Я вспоминал и не мог вспомнить ни одного случая, чтобы папа наказал меня, накричал, хотя и не скажу, что он меня баловал. Он никогда не позволял себе нарочитых нравоучений и не учил меня жить. Один раз он мне, правда, выговорил, но сделал это чисто по-талевски. Он взял меня с собой на мемориал Пауля Кереса в Таллин. В поезде было много мастеров и гроссмейстеров, и с утра, как водится, все толпились в проходе и болтали о чем-то в ожидании своей очереди в туалет, курили...

Мне было четырнадцать лет, а курить я начал в тринадцать. Сказал об этом отцу сразу. Он, помню, тут же протянул мне сигарету и произнес: «Не верю.

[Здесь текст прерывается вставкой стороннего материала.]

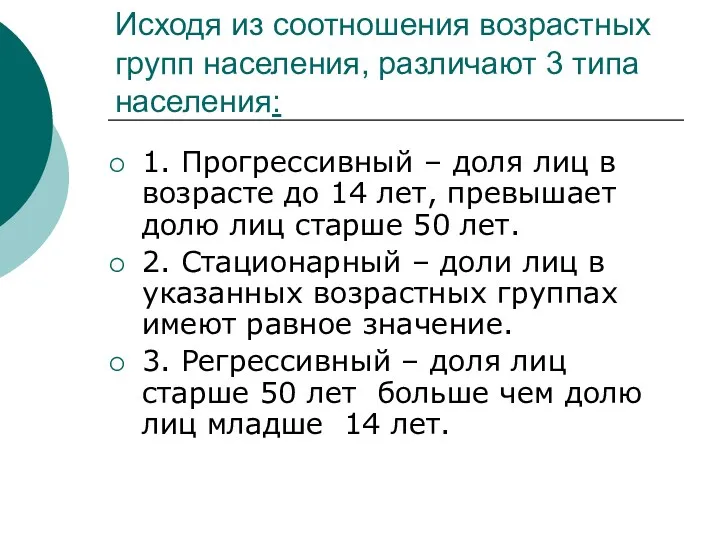 Исходя из соотношения возрастных групп населения, различают 3 типа населения:

1. Прогрессивный – доля лиц в возрасте до 14 лет, превышает долю лиц старше 50 лет.

2. Стационарный – доли лиц в указанных возрастных группах имеют равное значение.

3. Регрессивный – доля лиц старше 50 лет больше чем долю лиц младше 14 лет.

Ну-ка, затянись...» И когда я затянулся, он строго сказал: «Теперь верю». Потом достал из ящика стола блок «Филипп-Моррис» (царский по тем временам подарок) и заключил торжественно: «Лучше курить открыто хорошие сигареты, чем в подъездах всякую дрянь».

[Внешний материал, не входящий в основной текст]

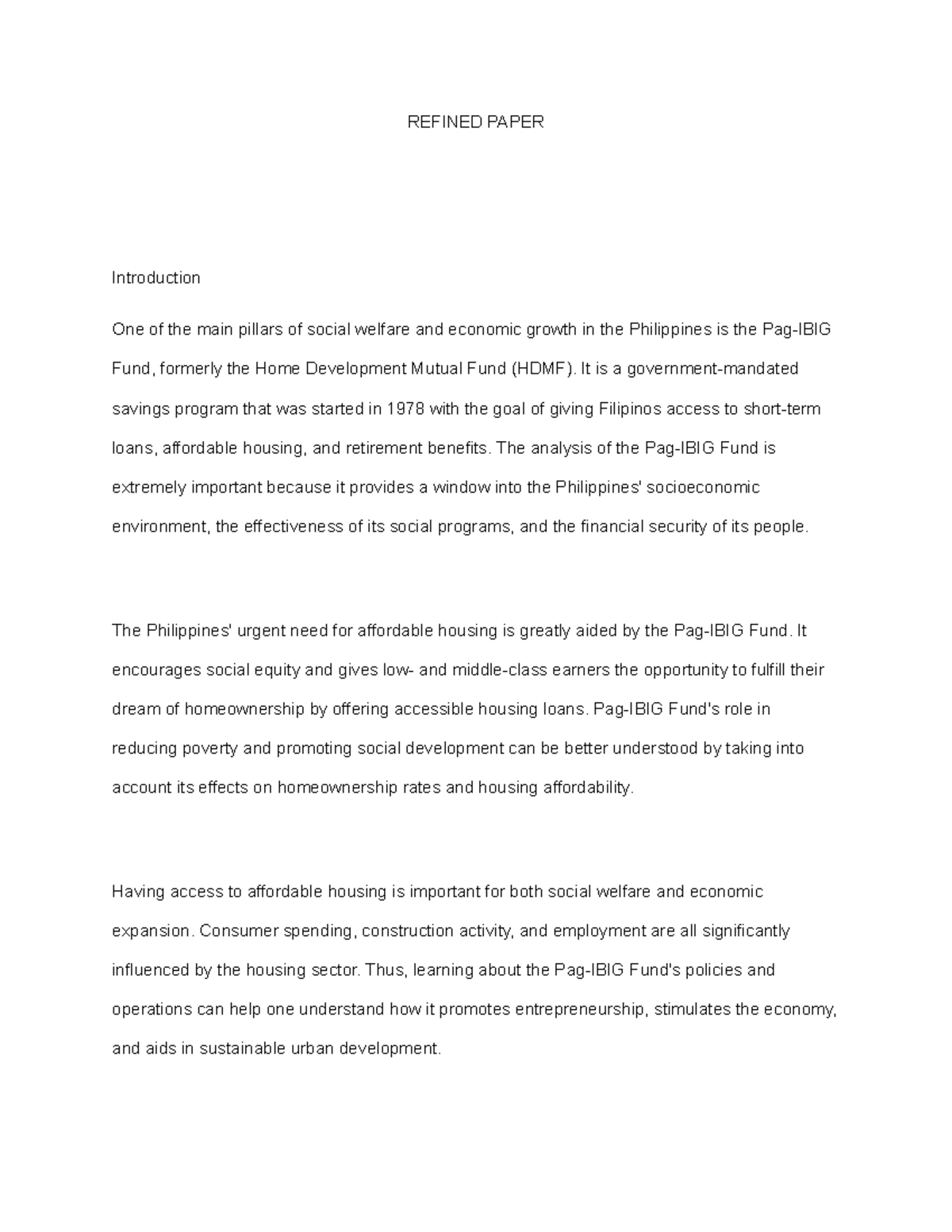 REFINED PAPER

Introduction

One of the main pillars of social welfare and economic growth in the Philippines is the Pag-IBIG Fund, formerly the Home Development Mutual Fund (HDMF). It is a government-mandated savings program that was started in 1978 with the goal of giving Filipinos access to short-term loans, affordable housing, and retirement benefits. The analysis of the Pag-IBIG Fund is extremely important because it provides a window into the Philippines' socioeconomic environment, the effectiveness of its social programs, and the financial security of its people.

The Philippines' urgent need for affordable housing is greatly aided by the Pag-IBIG Fund. It encourages social equity and gives low- and middle-class earners the opportunity to fulfill their dream of homeownership by offering accessible housing loans. Pag-IBIG Fund's role in reducing poverty and promoting social development can be better understood by taking into account its effects on homeownership rates and housing affordability.

Having access to affordable housing is important for both social welfare and economic expansion. Consumer spending, construction activity, and employment are all significantly influenced by the housing sector. Thus, learning about the Pag-IBIG Fund's policies and operations can help one understand how it promotes entrepreneurship, stimulates the economy, and aids in sustainable urban development.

Так вот, я подошел тогда в поезде к отцу и при всех, как у равного, попросил закурить. Сын Таля, пацан еще, нагло просит у отца закурить! Отец сделал наигранно суровое лицо и спросил: «А ты уже почистил зубы?» «Нет еще», — сказал я. «Кто тебя воспитывал? — произнес он нарочито менторским тоном. — Сначала следует почистить зубы, и только после этого ЧИСТЫМИ зубами брать сигарету!»

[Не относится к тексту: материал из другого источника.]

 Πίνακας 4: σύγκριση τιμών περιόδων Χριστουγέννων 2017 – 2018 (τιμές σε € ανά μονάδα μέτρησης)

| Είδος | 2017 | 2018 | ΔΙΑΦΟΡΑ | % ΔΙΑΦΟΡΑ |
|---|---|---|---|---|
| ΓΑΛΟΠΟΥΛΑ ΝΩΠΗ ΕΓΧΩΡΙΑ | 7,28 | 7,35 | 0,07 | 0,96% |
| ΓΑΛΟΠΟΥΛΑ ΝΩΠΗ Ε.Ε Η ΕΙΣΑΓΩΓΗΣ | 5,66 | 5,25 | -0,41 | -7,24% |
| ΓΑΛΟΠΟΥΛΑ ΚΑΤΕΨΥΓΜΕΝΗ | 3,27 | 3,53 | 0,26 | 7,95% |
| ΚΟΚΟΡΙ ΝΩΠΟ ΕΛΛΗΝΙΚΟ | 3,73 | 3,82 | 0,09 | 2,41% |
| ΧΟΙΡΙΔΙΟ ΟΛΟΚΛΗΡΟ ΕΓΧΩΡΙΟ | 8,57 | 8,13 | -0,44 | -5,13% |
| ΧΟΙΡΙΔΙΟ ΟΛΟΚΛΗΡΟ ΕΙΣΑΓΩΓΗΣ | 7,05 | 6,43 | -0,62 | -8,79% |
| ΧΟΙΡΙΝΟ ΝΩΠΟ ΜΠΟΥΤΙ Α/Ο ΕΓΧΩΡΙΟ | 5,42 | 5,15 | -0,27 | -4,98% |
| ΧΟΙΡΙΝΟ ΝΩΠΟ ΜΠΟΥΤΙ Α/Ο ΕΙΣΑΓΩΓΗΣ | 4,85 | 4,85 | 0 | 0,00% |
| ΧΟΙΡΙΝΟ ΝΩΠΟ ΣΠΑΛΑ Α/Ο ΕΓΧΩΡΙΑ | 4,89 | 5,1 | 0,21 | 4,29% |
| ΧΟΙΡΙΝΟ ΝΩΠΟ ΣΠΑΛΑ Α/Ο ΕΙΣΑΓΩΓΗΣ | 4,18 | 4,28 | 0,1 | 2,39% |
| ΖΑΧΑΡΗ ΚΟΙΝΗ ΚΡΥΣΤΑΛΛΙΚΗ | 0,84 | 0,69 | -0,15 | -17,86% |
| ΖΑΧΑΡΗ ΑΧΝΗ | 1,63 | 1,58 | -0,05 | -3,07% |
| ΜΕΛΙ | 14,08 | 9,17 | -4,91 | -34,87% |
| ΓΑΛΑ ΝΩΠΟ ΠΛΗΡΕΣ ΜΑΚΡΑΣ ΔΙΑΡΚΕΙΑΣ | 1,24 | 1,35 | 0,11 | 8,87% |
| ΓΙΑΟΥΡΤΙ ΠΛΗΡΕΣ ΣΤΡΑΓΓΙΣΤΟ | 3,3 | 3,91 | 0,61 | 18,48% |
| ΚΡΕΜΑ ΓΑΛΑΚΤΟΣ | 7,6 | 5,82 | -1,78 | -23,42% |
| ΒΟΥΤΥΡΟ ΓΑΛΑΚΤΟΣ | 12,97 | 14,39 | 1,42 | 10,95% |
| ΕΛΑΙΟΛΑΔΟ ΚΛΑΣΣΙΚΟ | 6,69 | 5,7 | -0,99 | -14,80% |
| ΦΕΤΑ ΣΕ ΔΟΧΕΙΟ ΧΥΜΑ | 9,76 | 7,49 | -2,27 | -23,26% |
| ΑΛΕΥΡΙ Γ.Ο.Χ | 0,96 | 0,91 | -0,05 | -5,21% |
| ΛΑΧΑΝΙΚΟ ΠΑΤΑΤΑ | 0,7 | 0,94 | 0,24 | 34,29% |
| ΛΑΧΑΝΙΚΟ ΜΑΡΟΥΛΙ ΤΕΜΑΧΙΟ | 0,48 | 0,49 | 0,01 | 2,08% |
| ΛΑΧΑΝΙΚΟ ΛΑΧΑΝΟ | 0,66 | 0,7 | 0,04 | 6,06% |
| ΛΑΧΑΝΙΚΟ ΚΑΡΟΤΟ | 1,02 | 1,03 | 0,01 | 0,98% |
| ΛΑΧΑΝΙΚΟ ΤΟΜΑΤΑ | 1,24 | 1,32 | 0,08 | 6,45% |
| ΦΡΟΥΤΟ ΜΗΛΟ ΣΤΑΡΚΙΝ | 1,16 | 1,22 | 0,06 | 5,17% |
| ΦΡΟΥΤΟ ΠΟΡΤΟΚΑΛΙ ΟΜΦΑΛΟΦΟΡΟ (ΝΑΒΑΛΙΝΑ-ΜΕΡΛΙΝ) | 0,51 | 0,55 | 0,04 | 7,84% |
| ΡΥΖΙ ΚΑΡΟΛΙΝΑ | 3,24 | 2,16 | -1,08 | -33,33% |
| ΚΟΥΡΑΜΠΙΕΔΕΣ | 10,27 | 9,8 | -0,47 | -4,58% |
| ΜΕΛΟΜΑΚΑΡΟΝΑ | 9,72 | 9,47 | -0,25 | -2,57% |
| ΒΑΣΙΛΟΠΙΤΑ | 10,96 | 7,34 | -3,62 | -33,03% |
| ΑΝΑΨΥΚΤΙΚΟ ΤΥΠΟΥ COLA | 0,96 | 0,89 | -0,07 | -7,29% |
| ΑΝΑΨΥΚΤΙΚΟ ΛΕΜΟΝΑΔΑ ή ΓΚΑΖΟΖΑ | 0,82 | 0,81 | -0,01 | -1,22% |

Отблесками из прошлого высветились моменты приезда папы после турниров и подарки. Ни разу не приезжал он без подарка, и каждый его приезд воспринимался мною прежде всего как подарок. Подарки носили хаотический, бессистемный характер — иногда они запаздывали по возрасту, иногда опережали, вызывая у меня недоумение. В таких случаях отец говорил: «На вырост».

Случалось, как я уже упоминал, мне было обидно, что у меня папа не такой, как все, что не ходит со мной в зоопарк, не водит по выходным дням в кино, в театр... Когда мне было десять лет, мы с мамой жили уже отдельно от папы. Он в очередной раз уехал на какой-то турнир, мой день рождения прошел без него, без подарков... Не дал о себе знать и позже... И вот, в день его приезда я позвонил ему домой и сказал Роберту, что очень обижен, что к отцу больше не приду и тому подобное. «Завел» себя и бросил трубку. Через час позвонил отец: «Гусевич? Извини меня, милый! Папка твой совсем заигрался... Но о тебе все время помнил... Ты же знаешь, как сложно звонить из-за границы... Простишь меня, Гусевич, или мне утопиться?» И вдруг мне стало стыдно за то, что я на него обиделся... Я сразу приехал на улицу Горького и извинился. Папа сделал вид, что ничего не произошло, а у меня с тех пор исчез сыновний «эгоизм». Именно тогда осознал по-взрослому, что у меня ТАКОЙ папа. И никакой другой!

Ком у меня застрял в горле, когда я представил себе, что могу больше никогда не услышать привычное и такое родное «Гусь, Гусевич, Гусеныш»... Я подумал, что, если отца не станет, исчезнут и «Гусь», и «Гусевич», и «Гусеныш»... И в моей жизни наступит совсем новый, куда более жесткий период. Если бы я был один, то, наверное, разрыдался бы... А потом я подумал: а называл ли меня отец когда-нибудь по имени? Не Гусь, а Гера? И не вспомнил ни одного случая... Однажды он обратился ко мне, назвав Герушей... Хорошо помню, это было в 1980 году в Амстердаме, куда я приехал к отцу на турнир, привезя для передачи моей Наде, которая тогда еще оставалась в Риге, подарки.